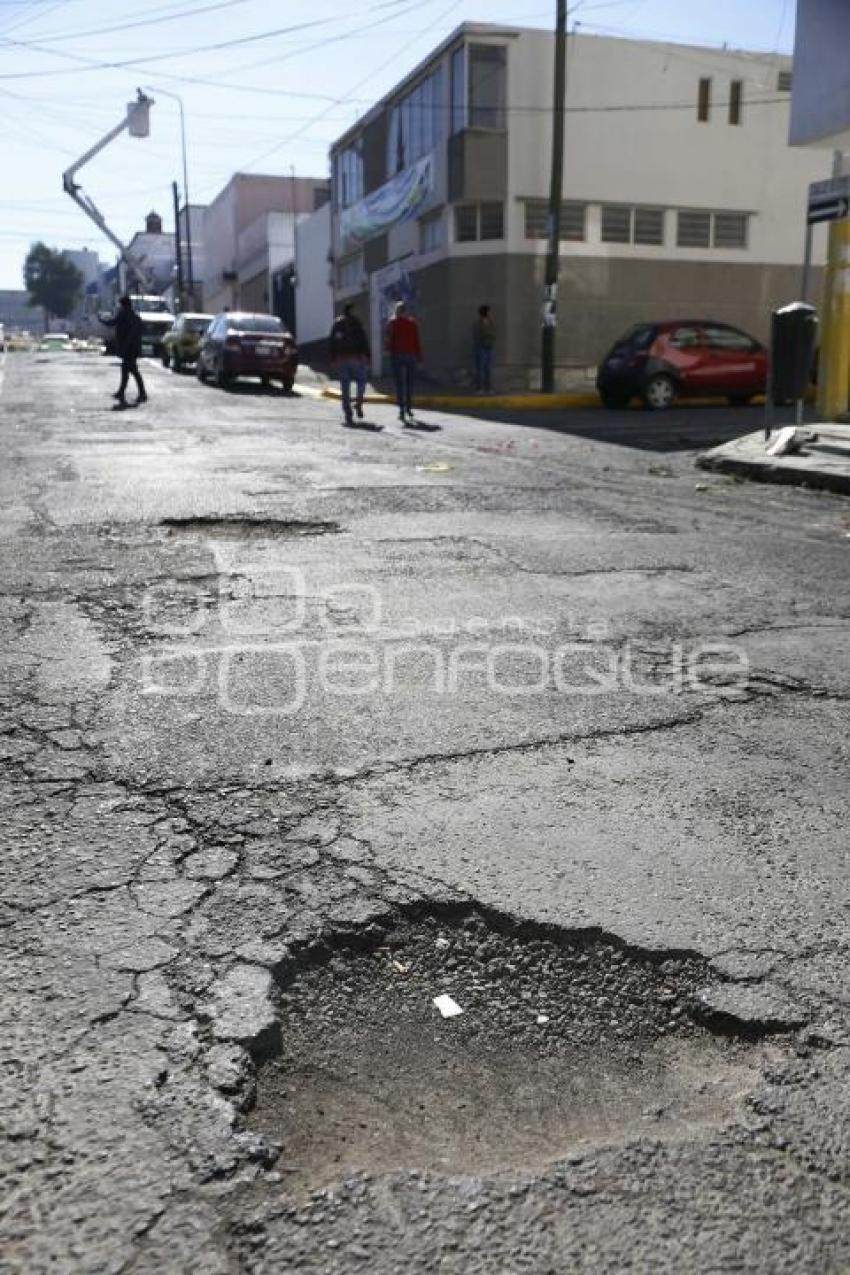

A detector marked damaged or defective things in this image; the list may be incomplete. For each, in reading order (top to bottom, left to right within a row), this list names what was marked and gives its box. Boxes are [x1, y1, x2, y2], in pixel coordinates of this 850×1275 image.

pothole [161, 517, 336, 538]
cracked asphalt road [1, 351, 850, 1275]
gravel in pothole [249, 912, 779, 1188]
pothole [247, 912, 785, 1188]
large pothole [247, 912, 785, 1188]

......

● Instructions to follow
Render the material above, without the picture, as a JSON list of strings with one string per line and no blank lines.

● Written answer
[
  "A detector marked damaged or defective things in this image; the list may be incomplete. For each, in reading order (top to bottom, left to right within a row), this list names what was marked and gives its box. Boxes are [x1, y1, x2, y2], in pixel coordinates of this 850×1275 image.",
  "pothole [161, 517, 336, 538]",
  "cracked asphalt road [1, 351, 850, 1275]",
  "gravel in pothole [249, 912, 779, 1188]",
  "pothole [247, 912, 785, 1188]",
  "large pothole [247, 912, 785, 1188]"
]